[start TEXT SHOWN]

We can load a specific dataset using the ``dataset_path`` keyword argument.
Setting it to the absolute path of the desired dataset will cause the single
dataset to be loaded.

.. code-block:: python

    >>> # Loading a specific dataset
    >>> hs.load("sample.h5", dataset_path='/Measurement_004/Channel_003/Main_Data')
    <Signal2D, title: HAADF, dimensions: (|128, 128)>

h5USID files support the storage of HDF5 dataset with `compound data types
<https://pycroscopy.github.io/USID/usid_model.html#compound-datasets>`_. As an
(*oversimplified*) example, one could store a color image using a compound data
type that allows each color channel to be accessed by name rather than an index.
Naturally, reading in such a compound dataset into HyperSpy will result in a
separate signal for each named component in the dataset:

.. code-block:: python

    >>> hs.load("file_with_a_compound_dataset.h5")

[end TEXT SHOWN]

## DIRECTIONS
[A] Echo the h5USID loading passage word for word, everything from "h5USID files support" down to "than an index.".
[B] Answer these questions using the h5USID loading passage:
(i) Which keyword argument is used to load a specific dataset?
(ii) What title does the signal have in the output of the first example?
(iii) What does HyperSpy produce when it reads in a compound dataset?
[C] Carry the h5USID loading passage forward from the point where it stops.

[start DATASET]

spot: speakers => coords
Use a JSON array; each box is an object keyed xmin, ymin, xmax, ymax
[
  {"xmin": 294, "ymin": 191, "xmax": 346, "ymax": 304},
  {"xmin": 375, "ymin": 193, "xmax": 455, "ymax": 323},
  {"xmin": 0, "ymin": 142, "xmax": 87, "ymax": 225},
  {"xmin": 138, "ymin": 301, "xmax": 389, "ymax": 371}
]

[end DATASET]

## ANSWERS PROVIDED
[A]
h5USID files support the storage of HDF5 dataset with `compound data types
<https://pycroscopy.github.io/USID/usid_model.html#compound-datasets>`_. As an
(*oversimplified*) example, one could store a color image using a compound data
type that allows each color channel to be accessed by name rather than an index.

[B]
(i) The ``dataset_path`` keyword argument.
(ii) HAADF.
(iii) A separate signal for each named component in the dataset.

[C]
    [<Signal2D, title: red, dimensions: (|128, 128)>,
    Signal2D, title: blue, dimensions: (|128, 128)>,
    Signal2D, title: green, dimensions: (|128, 128)>]

h5USID files also support parameters or dimensions that have been varied non-uniformly.
Currently, the reading of non-uniform axes is not implemented in RosettaSciIO, the USID plugin
will default to a warning when it encounters a parameter that has been varied non-uniformly:

.. code-block:: python

    >>> hs.load("sample.h5")
    UserWarning: Ignoring non-uniformity of dimension: Bias
    <BaseSignal, title: , dimensions: (|7, 3, 5, 2)>

In order to prevent accidental misinterpretation of information downstream, the keyword argument
``ignore_non_uniform_dims`` can be set to ``False`` which will result in a ``ValueError`` instead.

.. code-block:: python

    >>> hs.load("sample.h5")
    ValueError: Cannot load provided dataset. Parameter: Bias was varied non-uniformly.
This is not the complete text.